Successful nonprofit initiatives roused the entrepreneur in Ms Ndango, who began to mull the prospects for waste remediation on a large commercial scale. She saw a yawning market gap. Organizations existed to collect waste in Cameroon, but none were equipped to extract the value. Mounting landfills endangered air and water quality.  Worse, Cameroon relies on unsustainable farming practices to improve soil fertility, increase crop yield and resist pests. Chemical fertilizers and pesticides degrade the environment and pose health threats.

In response, Ms Ndango applied skills rooted in environmental sciences and NGO organizing. She launched Closed Loop System Ventures, a social enterprise focused on transforming organic waste into natural fertilizer. An eco-friendly mix of compost, biochar (charcoal produced from plant matter and stored in the soil as a means of removing carbon dioxide from the atmosphere), animal manure and bio pesticides boost soil fertility and support pest resistant crops.

Social enterprises and NGOs are similar, says Ms Ndango. Both make a sustainable environment a top priority. They differ chiefly in that social enterprises generate profits to sustain themselves. NGOs rely on donors.

Starting a new venture invites big hurdles. “When I created Close Loop Systems Ventures, people did not understand what exactly I was trying to do,” she says. Her decision to leave a secure post looked very risky to skeptical observers. Despite pressure to keep her job, Ms Ndango knew that a new company needed all of her attention.

Restoring value to waste won allies, starting with her own family. Her parents voiced support and a brother pitched alongside many friends. They freed Ms Ndango to search for investors who share her passion for agricultural innovation.
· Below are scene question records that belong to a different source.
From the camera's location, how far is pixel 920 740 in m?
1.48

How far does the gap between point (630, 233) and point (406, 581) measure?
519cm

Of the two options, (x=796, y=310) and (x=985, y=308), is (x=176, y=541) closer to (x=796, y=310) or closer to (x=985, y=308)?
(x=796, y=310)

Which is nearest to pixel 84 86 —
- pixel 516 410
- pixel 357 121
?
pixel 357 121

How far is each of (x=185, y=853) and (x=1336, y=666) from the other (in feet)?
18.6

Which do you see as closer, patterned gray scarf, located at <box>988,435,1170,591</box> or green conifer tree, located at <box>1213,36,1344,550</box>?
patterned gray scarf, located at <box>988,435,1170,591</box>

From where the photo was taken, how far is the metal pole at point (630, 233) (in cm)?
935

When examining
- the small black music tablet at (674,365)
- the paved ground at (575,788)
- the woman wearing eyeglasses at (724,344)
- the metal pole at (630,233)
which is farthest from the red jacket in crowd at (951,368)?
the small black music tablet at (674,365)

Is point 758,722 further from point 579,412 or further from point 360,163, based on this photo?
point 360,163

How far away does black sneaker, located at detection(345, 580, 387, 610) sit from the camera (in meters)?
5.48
Closed Loop Systems Ventures is still a work in progress, but Ms Ndango sees ample cause for optimism. Meanwhile, she has earned international kudos.  She is a Techwomen Fellow [United States], a Young African Leadership Center (YALI) Emerging Leader [Nigeria], an AdamStat Entrepreneurship Challenge Finalist, a Tony Elumelu Foundation  Entrepreneur, and a Cameroon Women's Scholarship Alumna. In 2017, Ms Ndango was nominated as an Associate Fellow of the Royal Commonwealth Society in recognition of her efforts to make the world a better place. She is active also in the Cameroon Women’s Scholarship Association, which promotes the education and economic empowerment of women and young girls.

Her leadership dream keeps evolving. “I want to create a business that transforms lemon grass into lemon grass tea,” says Ms Ndango, who is passionate about creating meaningful employment in Cameroon. “I think every day how I can create something that will enable me to not look for a job,” she says, “and not be dependent on the government for anything.”